### [Tarefa a resolver]
Substitua "farther" por "further" em todas as linhas abaixo, sem alterar mais nada. Reproduza as linhas sem incluir as imagens.

### [Dados apresentados]
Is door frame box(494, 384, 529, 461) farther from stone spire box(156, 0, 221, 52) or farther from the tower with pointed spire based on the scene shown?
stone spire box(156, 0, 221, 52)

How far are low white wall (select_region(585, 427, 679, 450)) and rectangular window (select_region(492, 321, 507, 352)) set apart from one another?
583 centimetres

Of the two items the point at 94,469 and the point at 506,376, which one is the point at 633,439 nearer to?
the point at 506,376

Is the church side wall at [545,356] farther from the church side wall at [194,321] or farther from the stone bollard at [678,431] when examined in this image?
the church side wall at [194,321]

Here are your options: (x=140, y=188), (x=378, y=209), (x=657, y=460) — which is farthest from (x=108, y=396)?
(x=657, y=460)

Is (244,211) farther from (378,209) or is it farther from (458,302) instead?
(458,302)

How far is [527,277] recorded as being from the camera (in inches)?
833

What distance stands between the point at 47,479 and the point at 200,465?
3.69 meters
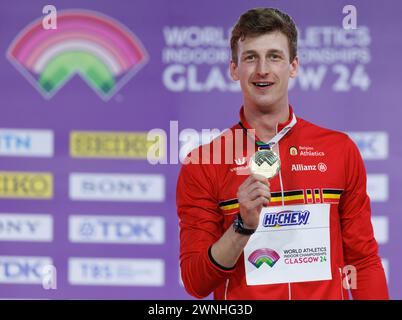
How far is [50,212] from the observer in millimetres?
3758

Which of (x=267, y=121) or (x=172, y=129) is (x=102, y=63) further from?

### [Resposta completa]
Is door frame box(494, 384, 529, 461) further from stone spire box(156, 0, 221, 52) or further from the tower with pointed spire based on the scene shown?
stone spire box(156, 0, 221, 52)

How far are low white wall (select_region(585, 427, 679, 450)) and rectangular window (select_region(492, 321, 507, 352)) set apart from one another?
583 centimetres

Of the two items the point at 94,469 and the point at 506,376, which one is the point at 633,439 nearer to?
the point at 506,376

Is the church side wall at [545,356] further from the church side wall at [194,321] or further from the stone bollard at [678,431] when examined in this image?
the church side wall at [194,321]

Here are your options: (x=140, y=188), (x=378, y=209), (x=657, y=460) — which is farthest from (x=108, y=396)?
(x=657, y=460)

Is (244,211) further from (378,209) or is it further from (458,302) instead?
(458,302)

How far is [527,277] recorded as being from the camera (in inches)?
833

What distance stands between the point at 47,479 and the point at 200,465?
3.69 meters
How far is [50,212] from the observer in millimetres?
3758

Which of (x=267, y=121) or (x=172, y=129) is (x=102, y=63) further from?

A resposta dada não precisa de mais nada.